Ninth Circuit Holds that Police Officers’ Reports and Investigation-Related Statements Were Outside the Scope of First Amendment Protections
Oakland, CA – Today, the Ninth Circuit Court of Appeals ruled that a lower court properly dismissed two former police officers’ claims that the City of Pittsburg and supervising police officials violated their First Amendment rights after the former officers reported and participated in investigations of various instances of alleged corruption within City departments.
In today’s decision, the court held that the former officers spoke as police officers, not citizens, and therefore their speech could not form the basis of a First Amendment claim. Meyers Nave principal and certified appellate specialist Joseph M. Quinn argued the case for the City and the supervising officers.
Ron Huppert became a Pittsburg police officer in 1991 and eventually became an inspector. Javier Salgado became a Pittsburg police officer in 1995 and eventually became a sergeant. Huppert claimed that he was exercising his free speech rights when, during his tenure, he assisted the district attorney in an investigation into corruption at the Pittsburg Police Department, when he reported corruption at a municipal golf course, when he cooperated with the FBI in an investigation into the police department and when he testified before a civil grand jury regarding potential corruption within the department. Salgado claimed that he, too, was exercising his free speech rights when he reported corruption at a municipal golf course. Both claimed that the City and police officials punished them for their speech activity with undesirable assignments, demotion and—in Salgado’s case—eventual firing.
Huppert and Salgado filed a federal civil rights lawsuit in the United States District Court for the Northern District of California, based in San Francisco. The City and the officials argued that Huppert’s and Salgado’s reports and statements did not amount to protected speech activity and, even if they did, there was no evidence demonstrating that the reports and statements motivated the adverse employment actions. United States Magistrate Judge James Larson agreed with the City and the officials on the first issue and ruled that Huppert and Salgado spoke as police officers, not citizens. Accordingly, the reports and statements could not form the basis of a First Amendment retaliation claim. Magistrate Judge Larson did not rule on whether Huppert and Salgado presented sufficient evidence that the adverse employment actions were actually caused by the reports and statements.
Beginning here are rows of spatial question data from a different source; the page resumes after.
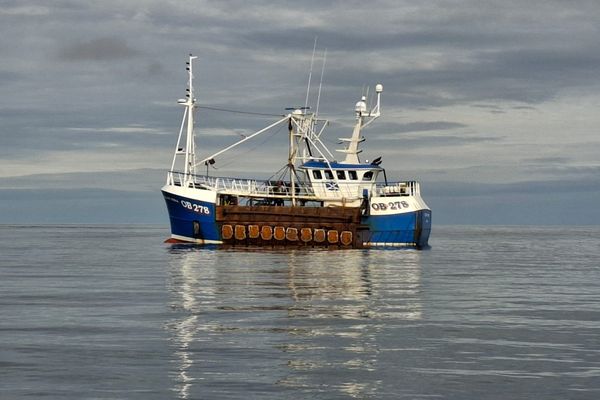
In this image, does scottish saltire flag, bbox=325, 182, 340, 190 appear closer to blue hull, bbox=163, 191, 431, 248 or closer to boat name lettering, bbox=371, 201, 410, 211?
boat name lettering, bbox=371, 201, 410, 211

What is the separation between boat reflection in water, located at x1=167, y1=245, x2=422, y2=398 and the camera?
1817 cm

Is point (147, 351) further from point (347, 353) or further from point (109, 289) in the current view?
point (109, 289)

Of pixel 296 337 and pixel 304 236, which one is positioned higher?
pixel 296 337

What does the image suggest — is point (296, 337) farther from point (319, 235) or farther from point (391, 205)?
point (391, 205)

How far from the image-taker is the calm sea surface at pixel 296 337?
17.8m

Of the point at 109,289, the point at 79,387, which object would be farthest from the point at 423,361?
the point at 109,289

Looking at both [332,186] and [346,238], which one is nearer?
[346,238]

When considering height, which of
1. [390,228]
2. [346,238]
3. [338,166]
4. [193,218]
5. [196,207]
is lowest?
[346,238]

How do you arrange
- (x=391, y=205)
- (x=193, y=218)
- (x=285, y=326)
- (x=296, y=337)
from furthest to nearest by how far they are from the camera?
(x=193, y=218), (x=391, y=205), (x=285, y=326), (x=296, y=337)

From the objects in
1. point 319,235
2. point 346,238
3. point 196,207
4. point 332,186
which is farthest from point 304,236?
point 196,207

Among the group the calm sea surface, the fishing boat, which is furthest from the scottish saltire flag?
the calm sea surface

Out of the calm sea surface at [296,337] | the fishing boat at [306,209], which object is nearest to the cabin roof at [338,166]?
the fishing boat at [306,209]

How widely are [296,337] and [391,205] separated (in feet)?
178

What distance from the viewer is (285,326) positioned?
26.3m
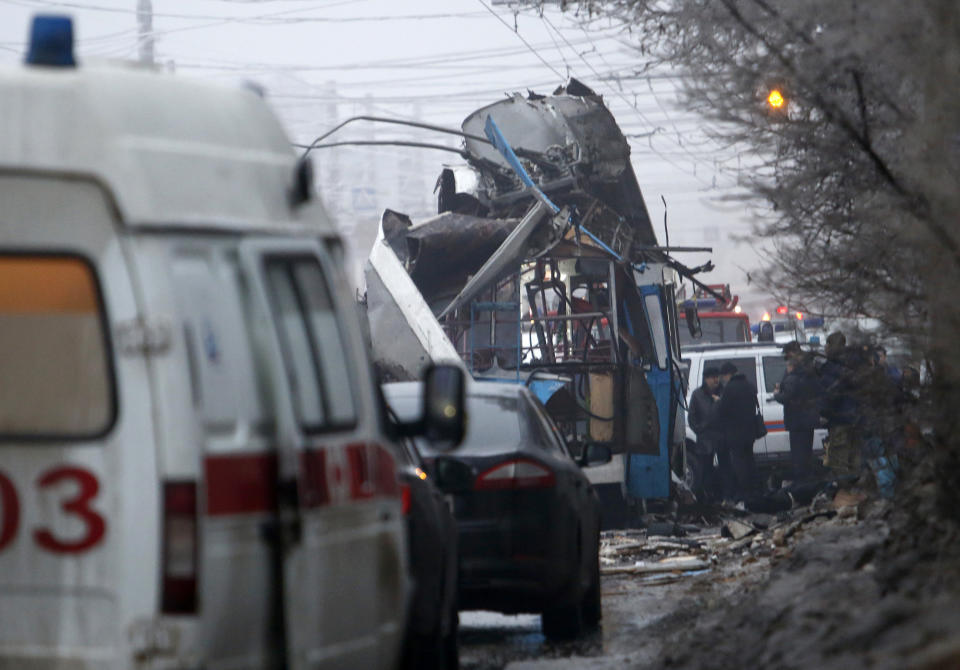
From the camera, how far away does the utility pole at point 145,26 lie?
37031 millimetres

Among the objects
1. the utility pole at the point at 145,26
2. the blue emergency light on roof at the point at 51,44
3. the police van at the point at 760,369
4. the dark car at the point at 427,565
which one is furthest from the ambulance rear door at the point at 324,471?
the utility pole at the point at 145,26

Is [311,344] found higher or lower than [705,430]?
higher

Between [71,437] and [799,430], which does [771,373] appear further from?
[71,437]

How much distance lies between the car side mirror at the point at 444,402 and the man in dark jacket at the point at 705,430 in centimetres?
1289

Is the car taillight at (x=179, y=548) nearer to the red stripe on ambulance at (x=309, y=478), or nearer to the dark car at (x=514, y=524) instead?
the red stripe on ambulance at (x=309, y=478)

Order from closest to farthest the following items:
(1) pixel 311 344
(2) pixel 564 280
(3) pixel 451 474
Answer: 1. (1) pixel 311 344
2. (3) pixel 451 474
3. (2) pixel 564 280

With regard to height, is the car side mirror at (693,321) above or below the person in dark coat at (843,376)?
above

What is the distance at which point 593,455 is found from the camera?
381 inches

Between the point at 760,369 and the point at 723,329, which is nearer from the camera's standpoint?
the point at 760,369

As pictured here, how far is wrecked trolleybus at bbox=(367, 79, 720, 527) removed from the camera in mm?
16359

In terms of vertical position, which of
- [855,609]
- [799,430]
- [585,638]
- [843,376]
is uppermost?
[843,376]

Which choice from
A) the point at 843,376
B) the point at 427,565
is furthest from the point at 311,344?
Result: the point at 843,376

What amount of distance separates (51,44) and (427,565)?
356 centimetres

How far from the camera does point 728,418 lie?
57.7 feet
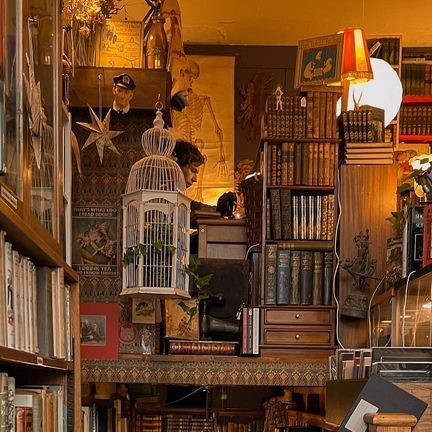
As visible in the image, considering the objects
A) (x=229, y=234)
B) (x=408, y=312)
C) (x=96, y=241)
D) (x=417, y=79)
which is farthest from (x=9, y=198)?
(x=417, y=79)

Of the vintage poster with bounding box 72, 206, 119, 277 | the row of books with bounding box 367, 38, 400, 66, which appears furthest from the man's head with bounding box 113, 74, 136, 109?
the row of books with bounding box 367, 38, 400, 66

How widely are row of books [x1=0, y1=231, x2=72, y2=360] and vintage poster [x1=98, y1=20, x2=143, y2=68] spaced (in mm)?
1955

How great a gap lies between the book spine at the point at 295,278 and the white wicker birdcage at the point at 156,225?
102 centimetres

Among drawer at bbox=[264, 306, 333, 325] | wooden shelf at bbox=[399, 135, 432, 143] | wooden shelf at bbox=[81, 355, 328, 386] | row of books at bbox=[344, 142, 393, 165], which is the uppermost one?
wooden shelf at bbox=[399, 135, 432, 143]

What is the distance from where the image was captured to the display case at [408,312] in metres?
3.66

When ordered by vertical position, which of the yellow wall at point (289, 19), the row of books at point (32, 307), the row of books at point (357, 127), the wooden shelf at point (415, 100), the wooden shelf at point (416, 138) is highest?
the yellow wall at point (289, 19)

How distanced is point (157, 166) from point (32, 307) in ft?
7.11

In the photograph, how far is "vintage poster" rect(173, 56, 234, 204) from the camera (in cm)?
811

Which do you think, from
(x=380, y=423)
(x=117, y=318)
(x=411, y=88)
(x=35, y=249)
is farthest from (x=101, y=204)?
(x=411, y=88)

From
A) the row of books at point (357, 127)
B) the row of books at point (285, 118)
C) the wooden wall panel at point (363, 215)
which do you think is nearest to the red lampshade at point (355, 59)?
the row of books at point (357, 127)

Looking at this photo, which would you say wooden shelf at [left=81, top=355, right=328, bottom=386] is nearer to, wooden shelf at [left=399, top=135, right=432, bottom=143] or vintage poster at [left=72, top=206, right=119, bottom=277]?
vintage poster at [left=72, top=206, right=119, bottom=277]

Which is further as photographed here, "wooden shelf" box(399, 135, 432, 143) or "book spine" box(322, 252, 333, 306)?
"wooden shelf" box(399, 135, 432, 143)

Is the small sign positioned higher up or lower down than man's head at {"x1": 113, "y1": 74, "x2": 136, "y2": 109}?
lower down

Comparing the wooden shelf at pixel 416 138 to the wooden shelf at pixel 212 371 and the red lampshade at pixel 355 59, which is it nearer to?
the red lampshade at pixel 355 59
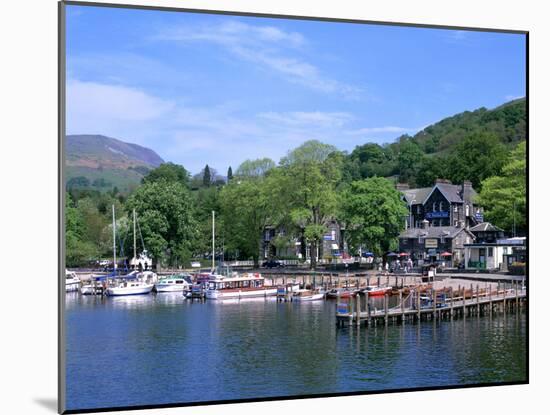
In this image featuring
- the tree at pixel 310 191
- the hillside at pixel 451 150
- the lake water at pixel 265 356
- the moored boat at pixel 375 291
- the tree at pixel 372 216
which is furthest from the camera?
the moored boat at pixel 375 291

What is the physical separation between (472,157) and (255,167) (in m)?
4.08

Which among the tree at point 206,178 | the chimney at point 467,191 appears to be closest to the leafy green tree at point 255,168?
the tree at point 206,178

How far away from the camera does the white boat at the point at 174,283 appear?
22.7m

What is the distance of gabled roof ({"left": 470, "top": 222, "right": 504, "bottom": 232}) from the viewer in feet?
48.6

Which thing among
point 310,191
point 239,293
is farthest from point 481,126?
point 239,293

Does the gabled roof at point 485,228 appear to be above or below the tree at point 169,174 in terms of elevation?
below

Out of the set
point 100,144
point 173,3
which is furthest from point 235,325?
point 173,3

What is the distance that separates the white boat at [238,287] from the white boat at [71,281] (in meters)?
4.93

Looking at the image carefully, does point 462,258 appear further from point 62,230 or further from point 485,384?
point 62,230

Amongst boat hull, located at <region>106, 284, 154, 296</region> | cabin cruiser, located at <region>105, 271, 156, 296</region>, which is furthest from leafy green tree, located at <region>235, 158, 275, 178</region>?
boat hull, located at <region>106, 284, 154, 296</region>

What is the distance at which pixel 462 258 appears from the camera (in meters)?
17.3

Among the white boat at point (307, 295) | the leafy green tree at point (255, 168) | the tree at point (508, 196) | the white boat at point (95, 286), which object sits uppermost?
the leafy green tree at point (255, 168)

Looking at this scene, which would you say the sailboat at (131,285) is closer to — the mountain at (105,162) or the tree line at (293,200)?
the tree line at (293,200)

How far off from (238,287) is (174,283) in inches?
70.1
Huppert and Salgado appealed. Today, a divided three-judge panel issued its decision affirming Magistrate Judge Larson’s judgment. Writing for the majority, Ninth Circuit judge Richard C. Tallman observed that United States Supreme Court precedent provides that “when public employees make statements pursuant to their official duties, the employees are not speaking as citizens for First Amendment purposes, and the Constitution does not insulate their communications from employer discipline.” In applying the rule to a particular case, courts must balance plaintiffs’ interest as citizens “in commenting upon matters of public concern” and the government’s interest “in promoting the efficiency of the public service it performs through its employees.”
The majority held that, under this test, Huppert and Salgado made their reports and statements as police officers, not citizens. Accordingly, the claims were properly dismissed. The majority noted that its ruling does not leave public employees, including police officers, without recourse: “There exist other avenues of recourse available to protect an officer who exposes misconduct within the police department and is subsequently subject to retaliation. States, including California, have created ‘whistle-blower’ statutes for this exact purpose, and our holding today does not impact those statutes.” Joining the majority opinion was William O. Bertelsman, a Senior United States District Court Judge for the Eastern District of Kentucky.
Judge William A. Fletcher dissented. Judge Fletcher agreed with the majority on the legal standard but disagreed with the majority’s analysis. He would have concluded that the issue of whether Huppert and Salgado spoke pursuant to their job duties should have been submitted to a jury.
Quinn said he was pleased with the ruling, which comes in an area of First Amendment protections that have not yet been tried significantly on appeal. “The Supreme Court articulated the legal standard only a few years ago and left it to the appellate and trial courts to work out exactly how it applies to particular circumstances,” he said. “We believe the majority opinion accurately applied the standard and reached the right result.”